Contrôle strict et aide massive

Les migrations sont exemplaires des risques du XXIe siècle qui relèvent d'une stratégie
globale. Au plan national, chaque État doit rester libre de définir sa politique migratoire, en
fonction de sa démographie, des besoinsde son économie, de sa culture et de son histoire, y
compris en fixant des objectifs chiffrés pour tenir compte de ses capacités d'accueil. Les
migrants ne doivent pas être livrés à eux-mêmes mais recensés, hébergés et formés s'ils
disposent d'un titre de séjour, reconduits sans délai s'ils ont été déboutés de leur demande:
or la Cour des comptes, dans un rapport publié fin 2015, a montré qu'alors que les trois
quarts des demandes d'asile sont rejetées, 96 % des déboutés restent sur le territoire
français.
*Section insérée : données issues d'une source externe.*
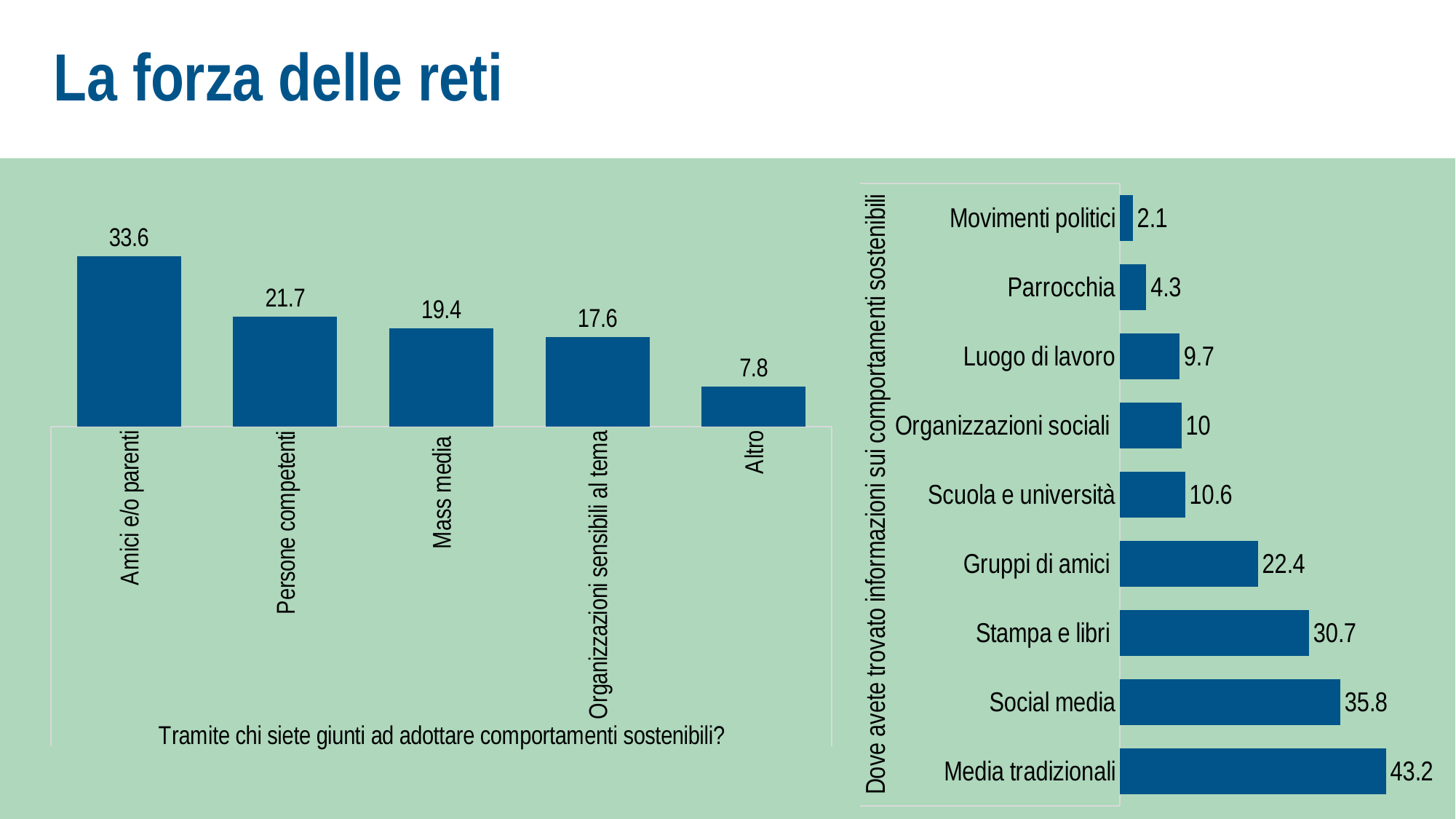
In the left chart 'Tramite chi siete giunti ad adottare comportamenti sostenibili?', how many categories are shown? 5 In the left chart 'Tramite chi siete giunti ad adottare comportamenti sostenibili?', what is the difference between Amici e/o parenti and Persone competenti? 11.9 In the right chart 'Dove avete trovato informazioni sui comportamenti sostenibili', which category has the lowest value? Movimenti politici In the right chart 'Dove avete trovato informazioni sui comportamenti sostenibili', what is the value for Stampa e libri? 30.7 In the right chart 'Dove avete trovato informazioni sui comportamenti sostenibili', how many categories are shown? 9 In the left chart 'Tramite chi siete giunti ad adottare comportamenti sostenibili?', do the values rise or fall from left to right? fall In the right chart 'Dove avete trovato informazioni sui comportamenti sostenibili', which category has the highest value? Media tradizionali In the left chart 'Tramite chi siete giunti ad adottare comportamenti sostenibili?', which category has the lowest value? Altro In the left chart 'Tramite chi siete giunti ad adottare comportamenti sostenibili?', which category has the highest value? Amici e/o parenti In the right chart 'Dove avete trovato informazioni sui comportamenti sostenibili', which is larger: Social media or Gruppi di amici? Social media In the left chart 'Tramite chi siete giunti ad adottare comportamenti sostenibili?', what is the value for Mass media? 19.4 What type of chart is the right chart 'Dove avete trovato informazioni sui comportamenti sostenibili'? bar chart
Au plan européen, la priorité doit aller au contrôle strict des frontières extérieures
et à une aide massive à la stabilisation politique et au développement des pays d'origine -
dont la contrepartie est l'acceptation du retour des clandestins et des déboutés. La
circulation des hommes, comme toute liberté, ne peut survivre que si elle est encadrée par
des institutions fortes et des règles effectives.